## PROBLEMS TO SOLVE
A – How large is the XML file described in the article on parsing large XML files in Python?
B – Please report how many lines of the records contain the string "track", treating case as significant. Give only the number.

## SOURCE PASSAGE
--------------------------------------------------

Parsing Large XML files, Serially, in Python

28 Jun 2013 // programming

So you've been told you have to read this bioinformatic data format, and you just realized that it's essentially one cluster-fuck of XML that's 750MB large.

As you might have figured out already, to read large XML files in one go:

import xml.etree.ElementTree as etree
data = etree.parse('a_very_big.xml')

will kill your memory and freeze your computer.

Before you slit your wrists in despair, let me tell you that in Python, it's not that bad. The good news is that the Python ElementTree module has a great API to handle this situation. The bad news is that nobody has put all the information in one place. Hopefully this article fixes that.

Iterate it

You need to read it in a chunk at a time. All the XML docs say use SAX, but don't. The ElementTree library has a perfectly good Python iterator that does the job:

import xml.etree.ElementTree as etree
for event, elem in etree.iterparse(xmL, events=('start', 'end', 'start-ns', 'end-ns')):
  print event, elem

This will parse the XML file in chunks at a time and give it to you at every step of the way. start will trigger when a tag is first encountered. At this point elem will be empty except for elem.attrib that contains the properties of the tag. end will trigger when the closing tag is encountered, and everything in-between has been read.

--------------------------------------------------

## DATASET
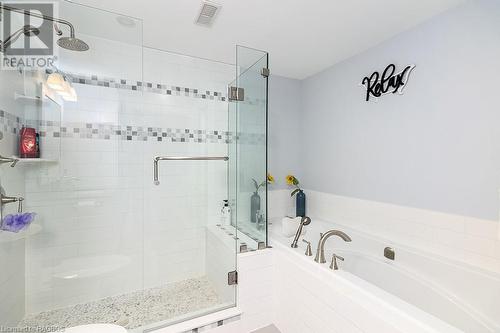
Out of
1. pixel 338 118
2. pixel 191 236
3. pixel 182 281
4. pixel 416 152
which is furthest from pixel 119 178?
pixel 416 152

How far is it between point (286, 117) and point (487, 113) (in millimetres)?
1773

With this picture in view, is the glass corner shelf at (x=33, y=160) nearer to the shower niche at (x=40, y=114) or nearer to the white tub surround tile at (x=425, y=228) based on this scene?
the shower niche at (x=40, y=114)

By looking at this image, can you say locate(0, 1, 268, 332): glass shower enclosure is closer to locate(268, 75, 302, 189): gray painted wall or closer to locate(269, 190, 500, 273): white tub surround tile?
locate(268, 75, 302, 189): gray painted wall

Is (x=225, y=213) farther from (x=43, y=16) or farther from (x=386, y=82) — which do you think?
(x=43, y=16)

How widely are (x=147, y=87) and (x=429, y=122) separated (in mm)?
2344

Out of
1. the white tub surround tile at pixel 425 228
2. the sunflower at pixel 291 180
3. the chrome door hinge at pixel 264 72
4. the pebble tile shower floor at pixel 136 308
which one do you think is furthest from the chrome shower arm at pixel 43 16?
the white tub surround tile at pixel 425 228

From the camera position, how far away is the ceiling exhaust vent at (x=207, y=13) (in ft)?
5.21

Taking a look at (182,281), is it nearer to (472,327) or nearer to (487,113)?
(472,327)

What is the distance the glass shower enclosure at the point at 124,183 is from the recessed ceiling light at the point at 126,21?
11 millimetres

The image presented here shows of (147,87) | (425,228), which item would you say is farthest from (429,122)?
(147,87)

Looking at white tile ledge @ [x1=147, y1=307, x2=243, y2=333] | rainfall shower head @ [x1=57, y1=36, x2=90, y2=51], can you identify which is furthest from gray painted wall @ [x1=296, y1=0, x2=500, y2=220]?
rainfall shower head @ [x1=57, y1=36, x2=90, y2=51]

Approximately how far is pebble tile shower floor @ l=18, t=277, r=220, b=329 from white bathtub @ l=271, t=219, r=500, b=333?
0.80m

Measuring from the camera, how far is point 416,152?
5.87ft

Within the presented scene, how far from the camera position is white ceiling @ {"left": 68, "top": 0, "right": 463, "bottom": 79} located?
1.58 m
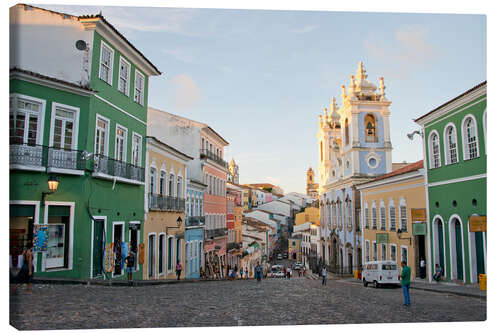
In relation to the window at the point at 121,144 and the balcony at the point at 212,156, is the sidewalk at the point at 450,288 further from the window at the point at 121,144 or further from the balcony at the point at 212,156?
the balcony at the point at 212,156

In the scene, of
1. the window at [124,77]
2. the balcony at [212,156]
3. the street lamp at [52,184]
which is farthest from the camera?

--------------------------------------------------

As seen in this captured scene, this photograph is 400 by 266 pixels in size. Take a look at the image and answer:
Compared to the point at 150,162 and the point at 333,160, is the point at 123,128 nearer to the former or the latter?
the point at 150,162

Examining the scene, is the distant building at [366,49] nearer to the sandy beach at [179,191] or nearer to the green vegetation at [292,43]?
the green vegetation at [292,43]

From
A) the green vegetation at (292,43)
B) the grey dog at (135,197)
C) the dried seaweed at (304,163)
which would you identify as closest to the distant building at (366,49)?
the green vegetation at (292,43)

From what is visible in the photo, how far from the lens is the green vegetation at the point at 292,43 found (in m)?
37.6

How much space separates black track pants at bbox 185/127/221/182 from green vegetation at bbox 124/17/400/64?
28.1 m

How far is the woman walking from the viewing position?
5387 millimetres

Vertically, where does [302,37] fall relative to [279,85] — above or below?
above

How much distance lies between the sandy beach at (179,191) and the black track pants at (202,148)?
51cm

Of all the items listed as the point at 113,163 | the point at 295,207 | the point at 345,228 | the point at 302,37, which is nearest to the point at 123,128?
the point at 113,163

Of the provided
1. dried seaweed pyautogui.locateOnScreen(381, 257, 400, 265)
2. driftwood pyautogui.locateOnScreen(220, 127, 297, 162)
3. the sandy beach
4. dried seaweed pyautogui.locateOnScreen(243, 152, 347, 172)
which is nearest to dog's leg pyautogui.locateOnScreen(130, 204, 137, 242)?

--------------------------------------------------

## SOLUTIONS TO THE EXERCISE
A – 750MB.

B – 2